# What to produce
Restate the whole of the data below word for word, skipping the images.

# Stored data
* * * *

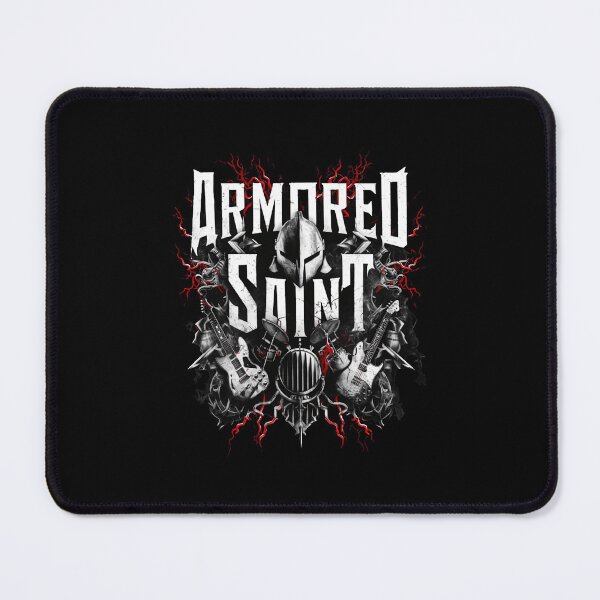 Item preview, Armored Core Armored Saint Symbol designed and sold by Shariceuttrell.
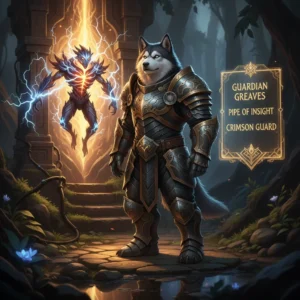 Guia de Build para Grevas do Guardião no Razor em Dota 2 boost service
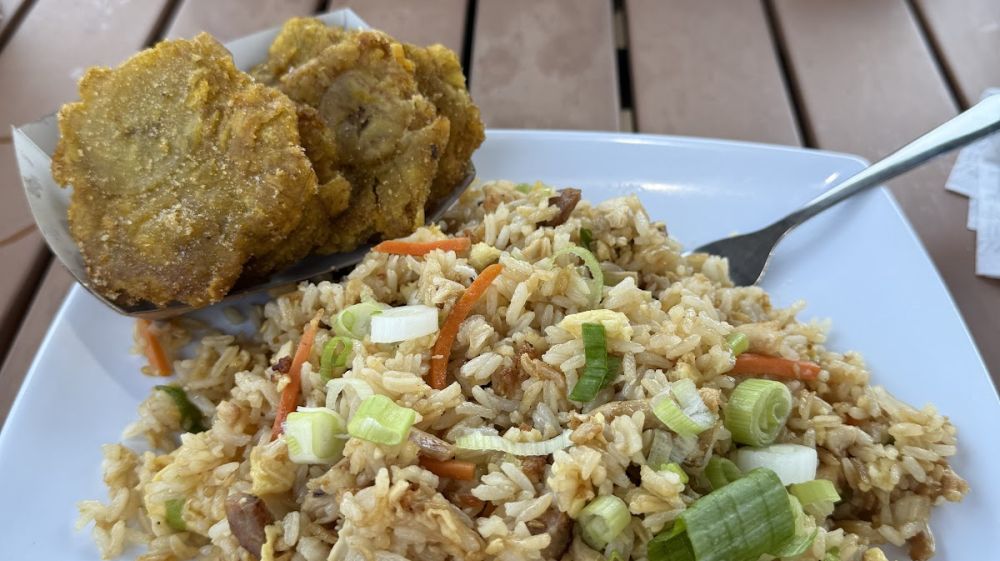 Alpaca Peruvian Charcoal Chicken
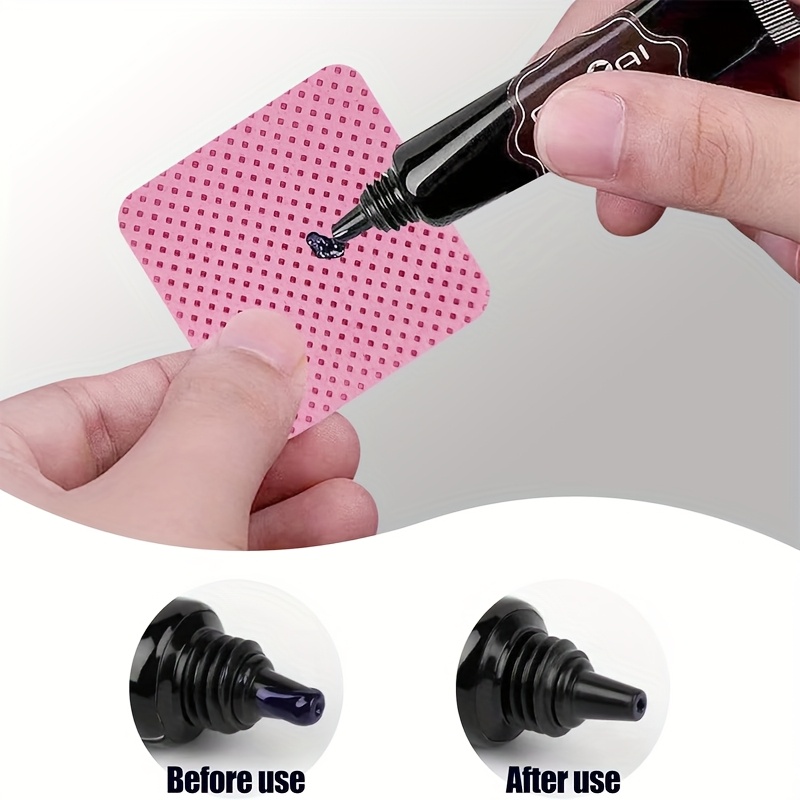 Eyelash Extension - Salviette per Unghie Senza Pelucchi 50/100/200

* * * *

# Answer box
 Item preview, Armored Core Armored Saint Symbol designed and sold by Shariceuttrell.
 Guia de Build para Grevas do Guardião no Razor em Dota 2 boost service
 Alpaca Peruvian Charcoal Chicken
 Eyelash Extension - Salviette per Unghie Senza Pelucchi 50/100/200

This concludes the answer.